First Trust Exchange-Traded Fund VI First Trust Bloomberg Shareholder Yield ETF (SHRY) seeks to track the Bloomberg Shareholder Yield Index, which measures U.S. companies that return the most cash to shareholders through dividends and share buybacks. This income-focused equity ETF targets firms with the highest combined dividend yields and share repurchase rates.
How It Works
SHRY uses a rules-based methodology that screens the 1,000 largest U.S. companies by market capitalization, then ranks them by total shareholder yield (dividend yield plus net share buyback yield). The fund selects the top 50 companies with the highest combined yields and weights them equally. Holdings are rebalanced quarterly to maintain equal weighting and capture changes in shareholder return policies.

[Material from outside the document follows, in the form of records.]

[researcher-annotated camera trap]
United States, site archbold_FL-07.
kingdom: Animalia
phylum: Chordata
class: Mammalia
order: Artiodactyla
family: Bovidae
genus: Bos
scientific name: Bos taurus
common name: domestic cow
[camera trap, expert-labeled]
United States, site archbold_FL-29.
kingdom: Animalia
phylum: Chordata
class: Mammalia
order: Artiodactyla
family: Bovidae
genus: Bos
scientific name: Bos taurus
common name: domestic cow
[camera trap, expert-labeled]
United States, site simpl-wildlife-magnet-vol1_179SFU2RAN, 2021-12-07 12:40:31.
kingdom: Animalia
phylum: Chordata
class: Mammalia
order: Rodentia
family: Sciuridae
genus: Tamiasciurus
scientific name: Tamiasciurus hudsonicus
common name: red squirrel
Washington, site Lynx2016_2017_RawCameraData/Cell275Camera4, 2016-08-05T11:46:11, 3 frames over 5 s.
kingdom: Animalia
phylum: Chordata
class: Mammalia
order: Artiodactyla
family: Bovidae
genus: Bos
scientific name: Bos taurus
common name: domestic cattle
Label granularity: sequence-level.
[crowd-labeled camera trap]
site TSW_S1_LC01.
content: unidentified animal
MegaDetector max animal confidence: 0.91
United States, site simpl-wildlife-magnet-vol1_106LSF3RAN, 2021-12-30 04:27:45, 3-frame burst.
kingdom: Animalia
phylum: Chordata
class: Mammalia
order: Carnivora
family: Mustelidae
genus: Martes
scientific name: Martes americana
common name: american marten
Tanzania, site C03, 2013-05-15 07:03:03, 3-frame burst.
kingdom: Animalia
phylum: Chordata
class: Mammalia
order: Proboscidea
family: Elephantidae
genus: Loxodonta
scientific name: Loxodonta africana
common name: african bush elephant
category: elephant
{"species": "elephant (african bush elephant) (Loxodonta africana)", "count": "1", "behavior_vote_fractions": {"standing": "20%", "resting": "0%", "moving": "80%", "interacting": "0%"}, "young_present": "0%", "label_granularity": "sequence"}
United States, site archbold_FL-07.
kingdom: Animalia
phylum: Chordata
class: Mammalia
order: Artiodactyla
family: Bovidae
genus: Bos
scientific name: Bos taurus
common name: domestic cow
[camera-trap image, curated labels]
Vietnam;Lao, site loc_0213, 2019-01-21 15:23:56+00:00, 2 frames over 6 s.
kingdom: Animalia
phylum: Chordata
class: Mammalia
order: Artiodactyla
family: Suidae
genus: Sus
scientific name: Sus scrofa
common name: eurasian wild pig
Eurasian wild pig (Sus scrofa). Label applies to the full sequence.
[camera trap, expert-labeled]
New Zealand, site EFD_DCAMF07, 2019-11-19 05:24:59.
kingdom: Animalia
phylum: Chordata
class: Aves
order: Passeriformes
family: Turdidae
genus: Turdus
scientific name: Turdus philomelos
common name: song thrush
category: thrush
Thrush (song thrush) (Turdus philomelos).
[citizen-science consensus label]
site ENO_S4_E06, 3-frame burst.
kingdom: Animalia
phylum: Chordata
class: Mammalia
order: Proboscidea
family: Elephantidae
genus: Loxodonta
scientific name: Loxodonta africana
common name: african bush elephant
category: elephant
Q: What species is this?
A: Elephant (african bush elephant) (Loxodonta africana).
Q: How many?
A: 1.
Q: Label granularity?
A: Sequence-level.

This active screening approach focuses on companies actively returning capital rather than simply high dividend payers.
Key Features
- Combines dividend income with share buyback exposure, capturing total shareholder returns rather than dividends alone
- Equal-weighting methodology prevents over-concentration in any single high-yielding stock or sector
- Quarterly rebalancing ensures portfolio maintains focus on companies with current high shareholder yield policies
Risks
- This ETF can lose value if companies cut dividends or reduce buyback programs during economic stress, eliminating the fund's core value proposition
- Equal weighting creates higher turnover costs and potential tax inefficiency compared to market-cap weighted alternatives
- Value-oriented strategy may underperform growth stocks during bull markets, potentially lagging broader market indices for extended periods
Who Should Own This
Best suited as a satellite holding (10-20% of equity allocation) for income-focused investors with 3+ year time horizons seeking dividend income plus buyback exposure. Medium risk tolerance required due to value stock volatility. Ideal for investors wanting shareholder-friendly companies beyond traditional dividend-only strategies in taxable or retirement accounts.